◆ **Given request**
In the records, swap "closer" for "nearer" in the part that opens with the line containing "Looking among the" and closes with the line containing "37.5 inches", leaving everything else unchanged. Give back only those lines.

----------

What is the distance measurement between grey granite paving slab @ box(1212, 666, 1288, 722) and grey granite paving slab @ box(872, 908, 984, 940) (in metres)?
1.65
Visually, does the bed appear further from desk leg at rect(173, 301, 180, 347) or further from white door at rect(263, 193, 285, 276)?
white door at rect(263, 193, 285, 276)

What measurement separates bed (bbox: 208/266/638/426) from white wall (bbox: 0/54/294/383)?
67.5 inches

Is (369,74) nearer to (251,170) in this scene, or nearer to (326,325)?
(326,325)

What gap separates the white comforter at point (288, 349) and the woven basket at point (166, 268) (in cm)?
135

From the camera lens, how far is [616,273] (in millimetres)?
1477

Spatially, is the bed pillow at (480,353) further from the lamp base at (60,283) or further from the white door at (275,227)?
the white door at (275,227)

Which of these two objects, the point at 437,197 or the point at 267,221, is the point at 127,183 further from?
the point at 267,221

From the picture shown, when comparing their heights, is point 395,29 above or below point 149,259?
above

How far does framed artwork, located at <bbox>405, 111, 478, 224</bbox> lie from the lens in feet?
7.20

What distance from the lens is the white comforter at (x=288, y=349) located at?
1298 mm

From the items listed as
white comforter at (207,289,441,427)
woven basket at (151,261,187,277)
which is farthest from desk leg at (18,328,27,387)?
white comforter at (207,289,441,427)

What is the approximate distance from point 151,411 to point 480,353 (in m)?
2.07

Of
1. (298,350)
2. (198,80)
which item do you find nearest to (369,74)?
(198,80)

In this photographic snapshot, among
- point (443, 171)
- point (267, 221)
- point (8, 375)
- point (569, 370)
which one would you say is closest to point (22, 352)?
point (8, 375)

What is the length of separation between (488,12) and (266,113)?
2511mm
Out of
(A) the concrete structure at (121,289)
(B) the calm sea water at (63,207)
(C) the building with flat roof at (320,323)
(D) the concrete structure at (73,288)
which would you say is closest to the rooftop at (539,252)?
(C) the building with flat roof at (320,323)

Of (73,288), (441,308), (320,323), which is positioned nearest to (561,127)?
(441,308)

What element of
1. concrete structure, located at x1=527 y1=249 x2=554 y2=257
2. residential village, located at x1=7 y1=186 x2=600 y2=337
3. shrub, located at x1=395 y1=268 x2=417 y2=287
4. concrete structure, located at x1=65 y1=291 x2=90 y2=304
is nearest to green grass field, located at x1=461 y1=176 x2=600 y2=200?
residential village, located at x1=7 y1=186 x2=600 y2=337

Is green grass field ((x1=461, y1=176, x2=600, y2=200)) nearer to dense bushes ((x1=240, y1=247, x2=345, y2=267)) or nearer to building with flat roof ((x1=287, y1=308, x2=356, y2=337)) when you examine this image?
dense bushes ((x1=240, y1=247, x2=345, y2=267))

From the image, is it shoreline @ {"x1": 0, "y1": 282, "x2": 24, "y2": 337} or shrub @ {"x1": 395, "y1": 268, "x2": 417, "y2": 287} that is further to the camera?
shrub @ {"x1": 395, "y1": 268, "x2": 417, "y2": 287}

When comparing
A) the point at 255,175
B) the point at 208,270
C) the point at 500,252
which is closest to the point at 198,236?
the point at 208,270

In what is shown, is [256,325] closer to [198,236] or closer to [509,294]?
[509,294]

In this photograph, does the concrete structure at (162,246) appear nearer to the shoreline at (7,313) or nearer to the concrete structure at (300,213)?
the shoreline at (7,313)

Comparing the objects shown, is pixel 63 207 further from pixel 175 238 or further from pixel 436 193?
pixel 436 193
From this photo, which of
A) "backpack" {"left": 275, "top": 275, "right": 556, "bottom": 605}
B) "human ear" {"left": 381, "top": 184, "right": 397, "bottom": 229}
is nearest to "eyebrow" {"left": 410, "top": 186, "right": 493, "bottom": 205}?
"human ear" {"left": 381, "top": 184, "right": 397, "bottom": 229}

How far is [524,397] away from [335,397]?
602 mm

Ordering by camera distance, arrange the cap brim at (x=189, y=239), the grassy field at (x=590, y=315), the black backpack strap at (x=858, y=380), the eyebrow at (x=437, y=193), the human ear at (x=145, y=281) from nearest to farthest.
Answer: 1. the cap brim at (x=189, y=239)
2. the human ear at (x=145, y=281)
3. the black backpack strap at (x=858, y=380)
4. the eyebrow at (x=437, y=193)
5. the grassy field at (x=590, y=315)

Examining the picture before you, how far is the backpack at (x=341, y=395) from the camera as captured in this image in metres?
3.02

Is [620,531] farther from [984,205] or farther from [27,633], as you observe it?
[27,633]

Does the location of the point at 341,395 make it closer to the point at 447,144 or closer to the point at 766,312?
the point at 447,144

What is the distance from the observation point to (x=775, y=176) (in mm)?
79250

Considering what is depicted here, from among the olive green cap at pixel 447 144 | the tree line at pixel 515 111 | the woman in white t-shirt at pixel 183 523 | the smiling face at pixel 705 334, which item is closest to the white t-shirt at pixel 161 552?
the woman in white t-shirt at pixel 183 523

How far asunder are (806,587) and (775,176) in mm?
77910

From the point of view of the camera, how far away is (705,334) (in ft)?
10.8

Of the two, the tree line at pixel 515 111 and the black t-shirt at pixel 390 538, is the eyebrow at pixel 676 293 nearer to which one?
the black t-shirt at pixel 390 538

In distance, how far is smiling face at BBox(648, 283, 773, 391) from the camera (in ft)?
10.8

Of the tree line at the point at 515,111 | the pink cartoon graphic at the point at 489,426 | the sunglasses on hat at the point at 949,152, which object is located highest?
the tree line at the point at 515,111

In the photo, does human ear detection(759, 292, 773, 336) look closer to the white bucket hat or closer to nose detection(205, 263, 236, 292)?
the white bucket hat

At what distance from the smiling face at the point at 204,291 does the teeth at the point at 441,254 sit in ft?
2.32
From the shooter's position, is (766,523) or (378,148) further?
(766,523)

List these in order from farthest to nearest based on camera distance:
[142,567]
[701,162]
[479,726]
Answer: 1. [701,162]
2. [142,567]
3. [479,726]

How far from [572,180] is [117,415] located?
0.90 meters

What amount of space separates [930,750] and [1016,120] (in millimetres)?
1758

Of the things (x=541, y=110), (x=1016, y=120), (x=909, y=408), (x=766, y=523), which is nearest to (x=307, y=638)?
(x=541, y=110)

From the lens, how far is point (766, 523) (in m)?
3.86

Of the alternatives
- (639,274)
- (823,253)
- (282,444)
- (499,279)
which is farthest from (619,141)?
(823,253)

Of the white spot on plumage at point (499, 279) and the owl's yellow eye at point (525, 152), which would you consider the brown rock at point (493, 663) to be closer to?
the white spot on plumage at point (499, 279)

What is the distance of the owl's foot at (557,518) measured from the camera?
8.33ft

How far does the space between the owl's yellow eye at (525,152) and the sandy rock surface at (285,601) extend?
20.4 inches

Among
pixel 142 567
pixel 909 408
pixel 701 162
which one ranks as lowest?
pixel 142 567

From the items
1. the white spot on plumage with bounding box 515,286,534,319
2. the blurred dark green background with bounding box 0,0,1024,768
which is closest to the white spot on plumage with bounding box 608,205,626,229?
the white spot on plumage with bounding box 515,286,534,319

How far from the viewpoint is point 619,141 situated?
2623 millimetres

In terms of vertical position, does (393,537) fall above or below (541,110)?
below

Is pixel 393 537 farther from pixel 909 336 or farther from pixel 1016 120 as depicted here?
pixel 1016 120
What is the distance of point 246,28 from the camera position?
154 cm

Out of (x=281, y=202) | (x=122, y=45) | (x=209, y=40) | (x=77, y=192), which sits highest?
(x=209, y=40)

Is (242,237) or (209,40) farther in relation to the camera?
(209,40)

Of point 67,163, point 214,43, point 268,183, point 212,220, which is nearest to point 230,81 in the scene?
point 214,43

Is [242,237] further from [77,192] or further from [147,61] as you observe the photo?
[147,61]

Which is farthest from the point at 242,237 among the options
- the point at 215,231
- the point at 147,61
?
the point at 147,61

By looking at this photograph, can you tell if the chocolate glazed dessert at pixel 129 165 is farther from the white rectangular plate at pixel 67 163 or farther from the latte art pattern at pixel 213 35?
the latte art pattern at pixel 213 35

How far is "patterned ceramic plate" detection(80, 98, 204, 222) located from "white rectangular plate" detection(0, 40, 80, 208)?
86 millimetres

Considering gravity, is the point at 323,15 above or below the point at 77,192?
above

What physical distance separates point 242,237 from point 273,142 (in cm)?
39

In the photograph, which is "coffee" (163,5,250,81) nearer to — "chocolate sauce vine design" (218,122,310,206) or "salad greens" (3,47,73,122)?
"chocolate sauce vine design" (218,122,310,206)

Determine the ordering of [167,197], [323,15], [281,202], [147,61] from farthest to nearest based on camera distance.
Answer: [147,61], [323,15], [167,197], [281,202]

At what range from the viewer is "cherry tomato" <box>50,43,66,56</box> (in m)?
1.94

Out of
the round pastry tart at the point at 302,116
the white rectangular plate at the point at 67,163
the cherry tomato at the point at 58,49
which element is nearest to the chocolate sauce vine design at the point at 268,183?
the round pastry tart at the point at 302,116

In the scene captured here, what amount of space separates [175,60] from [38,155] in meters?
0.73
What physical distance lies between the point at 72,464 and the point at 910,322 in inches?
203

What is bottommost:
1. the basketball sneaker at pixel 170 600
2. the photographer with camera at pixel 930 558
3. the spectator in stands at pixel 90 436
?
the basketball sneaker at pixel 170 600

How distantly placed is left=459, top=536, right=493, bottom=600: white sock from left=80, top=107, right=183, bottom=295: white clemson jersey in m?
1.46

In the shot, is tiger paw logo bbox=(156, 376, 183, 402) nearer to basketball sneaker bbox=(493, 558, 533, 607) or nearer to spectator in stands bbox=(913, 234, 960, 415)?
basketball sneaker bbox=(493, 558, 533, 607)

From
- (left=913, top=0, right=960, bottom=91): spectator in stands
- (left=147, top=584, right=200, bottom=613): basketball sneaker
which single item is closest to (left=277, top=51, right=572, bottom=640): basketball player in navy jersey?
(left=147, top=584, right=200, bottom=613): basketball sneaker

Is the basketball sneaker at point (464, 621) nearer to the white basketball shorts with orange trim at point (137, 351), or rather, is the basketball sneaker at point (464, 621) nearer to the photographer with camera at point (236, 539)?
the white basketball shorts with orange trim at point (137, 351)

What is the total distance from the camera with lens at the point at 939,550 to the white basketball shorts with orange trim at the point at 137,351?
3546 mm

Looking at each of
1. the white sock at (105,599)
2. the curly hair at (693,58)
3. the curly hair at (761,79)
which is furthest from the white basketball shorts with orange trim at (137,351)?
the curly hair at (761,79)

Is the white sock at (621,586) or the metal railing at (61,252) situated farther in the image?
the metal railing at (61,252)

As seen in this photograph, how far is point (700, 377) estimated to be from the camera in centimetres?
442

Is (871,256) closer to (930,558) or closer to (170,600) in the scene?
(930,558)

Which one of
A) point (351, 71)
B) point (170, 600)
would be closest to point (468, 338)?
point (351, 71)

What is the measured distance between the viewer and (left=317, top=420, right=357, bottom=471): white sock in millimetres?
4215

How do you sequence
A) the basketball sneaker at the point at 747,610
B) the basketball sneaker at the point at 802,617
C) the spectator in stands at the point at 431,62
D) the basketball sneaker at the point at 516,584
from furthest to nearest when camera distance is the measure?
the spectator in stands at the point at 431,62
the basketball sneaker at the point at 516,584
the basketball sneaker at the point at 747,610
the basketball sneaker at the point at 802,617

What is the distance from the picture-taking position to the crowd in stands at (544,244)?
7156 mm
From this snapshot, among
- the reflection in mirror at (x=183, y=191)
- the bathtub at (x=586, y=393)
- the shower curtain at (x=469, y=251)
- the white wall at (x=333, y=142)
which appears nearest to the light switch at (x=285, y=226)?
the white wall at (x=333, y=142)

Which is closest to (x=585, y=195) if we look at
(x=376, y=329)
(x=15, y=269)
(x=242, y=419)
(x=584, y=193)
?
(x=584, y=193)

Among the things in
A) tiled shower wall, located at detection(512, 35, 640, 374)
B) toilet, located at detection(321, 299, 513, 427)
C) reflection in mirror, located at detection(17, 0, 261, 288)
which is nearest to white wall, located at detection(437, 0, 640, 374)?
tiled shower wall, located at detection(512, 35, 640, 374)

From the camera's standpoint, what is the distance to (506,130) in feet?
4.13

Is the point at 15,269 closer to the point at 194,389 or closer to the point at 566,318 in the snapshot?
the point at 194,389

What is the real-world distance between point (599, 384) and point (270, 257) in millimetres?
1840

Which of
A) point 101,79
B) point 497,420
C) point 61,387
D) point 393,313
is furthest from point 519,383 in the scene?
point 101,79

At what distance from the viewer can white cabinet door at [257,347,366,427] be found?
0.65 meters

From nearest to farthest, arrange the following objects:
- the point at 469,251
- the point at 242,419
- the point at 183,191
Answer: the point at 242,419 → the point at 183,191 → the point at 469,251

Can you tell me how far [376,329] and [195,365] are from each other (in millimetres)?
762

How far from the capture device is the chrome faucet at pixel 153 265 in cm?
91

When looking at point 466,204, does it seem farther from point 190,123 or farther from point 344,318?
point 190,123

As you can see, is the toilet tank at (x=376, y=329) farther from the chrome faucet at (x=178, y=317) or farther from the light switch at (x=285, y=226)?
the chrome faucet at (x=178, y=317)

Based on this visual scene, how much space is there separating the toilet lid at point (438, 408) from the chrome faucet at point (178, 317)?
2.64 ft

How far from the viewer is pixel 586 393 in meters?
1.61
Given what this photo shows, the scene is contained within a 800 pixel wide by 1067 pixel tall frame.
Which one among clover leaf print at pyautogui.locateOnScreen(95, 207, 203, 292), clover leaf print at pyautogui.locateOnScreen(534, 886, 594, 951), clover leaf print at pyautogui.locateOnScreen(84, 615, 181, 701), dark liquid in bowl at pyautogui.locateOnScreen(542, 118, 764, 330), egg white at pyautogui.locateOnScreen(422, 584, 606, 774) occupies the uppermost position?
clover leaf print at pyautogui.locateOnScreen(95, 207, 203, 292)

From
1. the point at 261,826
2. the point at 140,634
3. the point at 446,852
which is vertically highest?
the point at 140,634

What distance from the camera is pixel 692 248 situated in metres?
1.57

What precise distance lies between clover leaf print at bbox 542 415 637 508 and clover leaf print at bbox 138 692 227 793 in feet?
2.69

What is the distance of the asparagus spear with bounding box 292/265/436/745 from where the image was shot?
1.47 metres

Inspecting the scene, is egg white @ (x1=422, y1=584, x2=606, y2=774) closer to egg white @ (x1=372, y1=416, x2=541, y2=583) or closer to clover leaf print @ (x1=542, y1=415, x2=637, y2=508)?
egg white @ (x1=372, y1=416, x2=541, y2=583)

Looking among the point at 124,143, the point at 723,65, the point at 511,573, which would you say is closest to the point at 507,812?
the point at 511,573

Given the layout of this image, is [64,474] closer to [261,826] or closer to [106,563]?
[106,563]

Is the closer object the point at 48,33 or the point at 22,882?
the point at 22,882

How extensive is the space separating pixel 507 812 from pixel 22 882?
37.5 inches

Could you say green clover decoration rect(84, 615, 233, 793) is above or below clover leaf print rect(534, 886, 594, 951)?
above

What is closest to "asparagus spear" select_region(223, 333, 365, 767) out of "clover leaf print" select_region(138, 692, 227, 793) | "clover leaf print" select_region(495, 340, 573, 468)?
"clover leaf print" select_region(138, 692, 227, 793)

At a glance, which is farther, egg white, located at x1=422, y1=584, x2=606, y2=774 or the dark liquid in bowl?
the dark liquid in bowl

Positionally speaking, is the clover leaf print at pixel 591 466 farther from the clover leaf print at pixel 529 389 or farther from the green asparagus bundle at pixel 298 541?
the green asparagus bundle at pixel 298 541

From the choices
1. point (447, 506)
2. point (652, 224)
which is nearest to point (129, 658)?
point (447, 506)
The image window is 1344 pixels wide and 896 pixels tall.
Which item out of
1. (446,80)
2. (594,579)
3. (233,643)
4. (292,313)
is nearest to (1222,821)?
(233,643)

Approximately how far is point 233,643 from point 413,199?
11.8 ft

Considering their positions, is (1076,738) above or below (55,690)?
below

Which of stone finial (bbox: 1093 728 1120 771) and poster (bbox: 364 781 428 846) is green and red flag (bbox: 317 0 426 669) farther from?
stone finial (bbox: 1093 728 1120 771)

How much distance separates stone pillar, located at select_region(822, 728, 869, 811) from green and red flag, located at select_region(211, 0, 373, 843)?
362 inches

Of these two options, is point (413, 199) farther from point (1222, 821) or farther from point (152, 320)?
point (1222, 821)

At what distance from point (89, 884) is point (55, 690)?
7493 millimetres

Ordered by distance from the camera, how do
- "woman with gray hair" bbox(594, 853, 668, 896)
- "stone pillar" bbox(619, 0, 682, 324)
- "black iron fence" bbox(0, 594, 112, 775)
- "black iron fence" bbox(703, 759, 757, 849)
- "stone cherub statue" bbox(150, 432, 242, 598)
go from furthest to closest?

----------

◆ **In response**
Looking among the point at 124,143, the point at 723,65, the point at 511,573, which would you say is closest to the point at 507,812?
the point at 511,573

Given the layout of this image, is [64,474] nearer to [261,826] or nearer to [106,563]?
[106,563]

Is the nearer object the point at 48,33 or the point at 22,882?
the point at 22,882

How extensive is the space separating pixel 507 812 from pixel 22 882?
37.5 inches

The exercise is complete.